▶ [Task requirements]
1) Duplicate the part of the CUE forum thread starting at "Function-like capability is" and ending at "fundamentally possible now.".
2) For each statement, say whether the CUE forum thread agrees, answering yes or no and quoting the deciding words. (a) In CUE you can start from prod's config and then override a value or two for staging. (b) There appears to be a plan to add a more comfortable notation for function-like capability. (c) CUE embraces inheritance.

▶ [Passage provided]
###
Cue almost has an answer to the DRY problem, but you can't quite emulate functions as far as I can tell (due, I think, to shadowing problems). I wonder what people who are convinced that Cue is the future would say to this? Am I just thinking about the problem wrong?


I'd say all of these problems have answers in CUE.

> I want to be able to write a "generic environment" module for each application and then parameterize it accordingly for each environment.

This is pretty solidly in the target use case range, i'd say - managing variations of the same "object type" over some dimension is a lot of what's targeted by the way that CUE treats directory hierarchies when loading files: https://cuelang.org/docs/concepts/packages/#instances

The main thing you have to consider in designing a layout is that you have to take a compositional approach to how you define individual config instances. That is, you can't start from prod's config, then override a value or two for staging.

If i were to do it - i have not, this is not how i currently use CUE - my first approach would probably be by defining defaults at the "policy" level (per the above link), which effectively allows you to get exactly one "override"-ish behavior.

Lots of possible approaches to this, though.

> but you can't quite emulate functions as far as I can tell

Function-like capability is present, just in a form that's less familiar. I think of them as "function structs." This post has a bunch of examples https://github.com/cuelang/cue/issues/139#issuecomment-55677.... It seems there's a plan to add a more comfortable notation (https://github.com/cuelang/cue/issues/943), but it's fundamentally possible now.


Consider this example: https://github.com/cuelang/cue/discussions/967

How would you solve this with directory structure and "function structs" respectively? I'm having trouble wrapping my head around the former and ran into shadowing problems with the latter.


I would do it like this:

test.cue:

    #Job: {
        command: string
        args: string
        cli: "\(command) \(args)"
    }

    #GoJob: #Job & {
        command: "go"
    }

    #GoJobV: #GoJob & {
        args: "-v ./..."
    }

    job: #GoJobV.cli
Results in:

  $ cue export test.cue 
  {
      "job": "go -v ./..."
  }


Cue solves the DRY problem using a lattice data structure instead of inheritance. This is precisely why cue is better than everything else.


> I want to be able to write a "generic environment" module for each application and then parameterize it accordingly for each environment.

This specifically looks like you want inheritance, which Cue eschews.
###
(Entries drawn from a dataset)
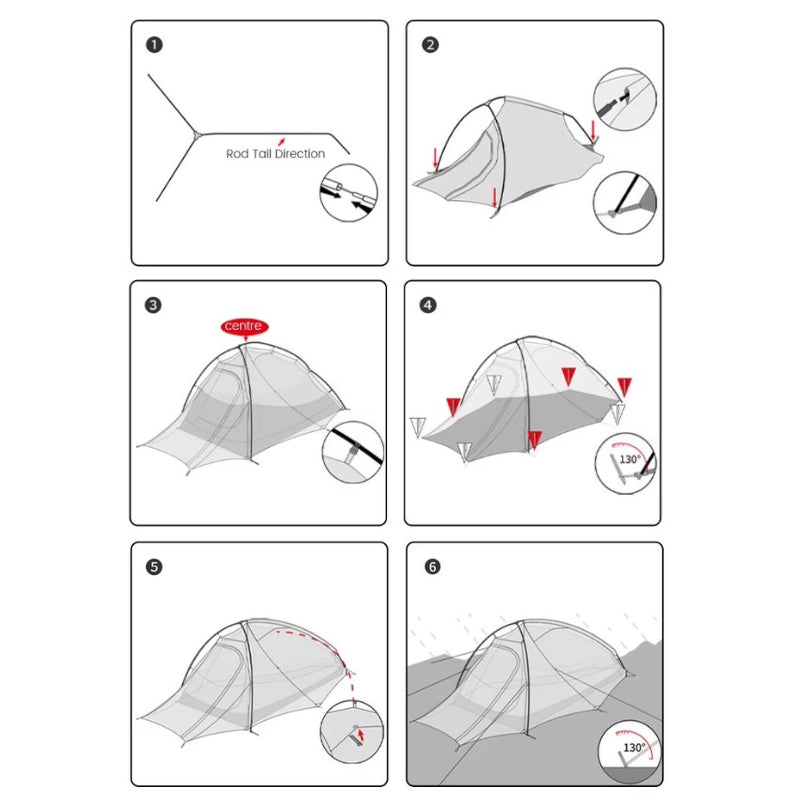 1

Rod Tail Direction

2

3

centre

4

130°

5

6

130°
###
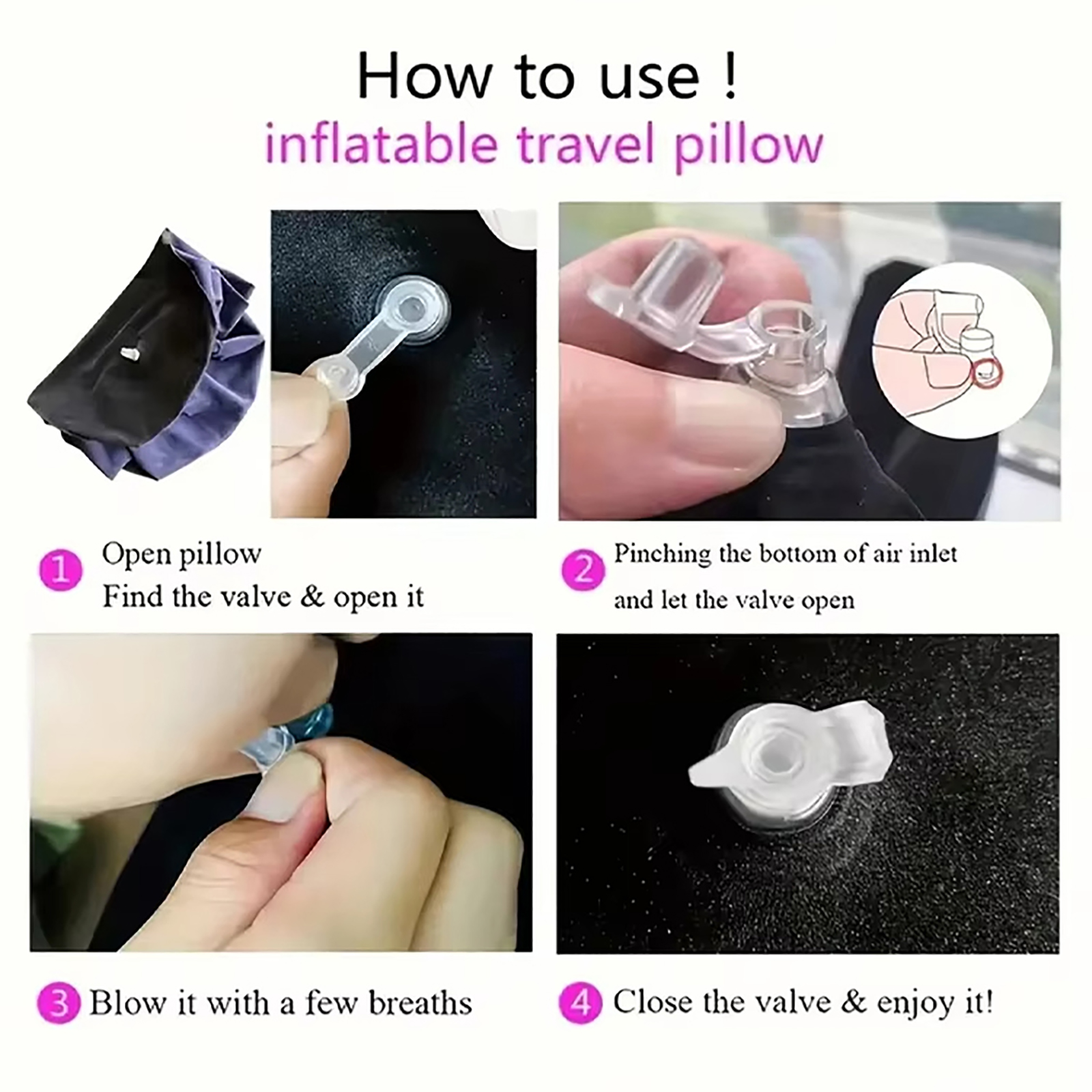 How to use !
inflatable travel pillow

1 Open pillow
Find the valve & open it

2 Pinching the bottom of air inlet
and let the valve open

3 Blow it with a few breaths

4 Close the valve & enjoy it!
###
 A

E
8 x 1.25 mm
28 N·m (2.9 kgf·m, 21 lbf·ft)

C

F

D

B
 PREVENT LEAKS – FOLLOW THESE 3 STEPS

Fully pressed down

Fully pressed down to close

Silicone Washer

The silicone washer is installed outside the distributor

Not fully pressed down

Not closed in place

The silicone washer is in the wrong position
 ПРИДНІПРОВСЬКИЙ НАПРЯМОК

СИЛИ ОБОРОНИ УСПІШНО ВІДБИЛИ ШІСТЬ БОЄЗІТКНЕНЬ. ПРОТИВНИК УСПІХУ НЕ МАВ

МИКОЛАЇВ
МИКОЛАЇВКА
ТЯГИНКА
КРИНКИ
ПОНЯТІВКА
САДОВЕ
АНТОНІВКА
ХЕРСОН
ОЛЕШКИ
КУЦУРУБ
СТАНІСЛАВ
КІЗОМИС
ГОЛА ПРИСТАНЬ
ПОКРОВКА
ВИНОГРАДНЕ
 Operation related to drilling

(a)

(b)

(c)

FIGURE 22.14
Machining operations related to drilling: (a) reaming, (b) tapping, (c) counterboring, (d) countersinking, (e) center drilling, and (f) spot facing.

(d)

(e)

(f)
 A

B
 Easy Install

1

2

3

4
###
▶ [Solutions]
1)
Function-like capability is present, just in a form that's less familiar. I think of them as "function structs." This post has a bunch of examples https://github.com/cuelang/cue/issues/139#issuecomment-55677.... It seems there's a plan to add a more comfortable notation (https://github.com/cuelang/cue/issues/943), but it's fundamentally possible now.

2)
(a) No: "you can't start from prod's config, then override a value or two for staging."
(b) Yes: "It seems there's a plan to add a more comfortable notation"
(c) No: "This specifically looks like you want inheritance, which Cue eschews."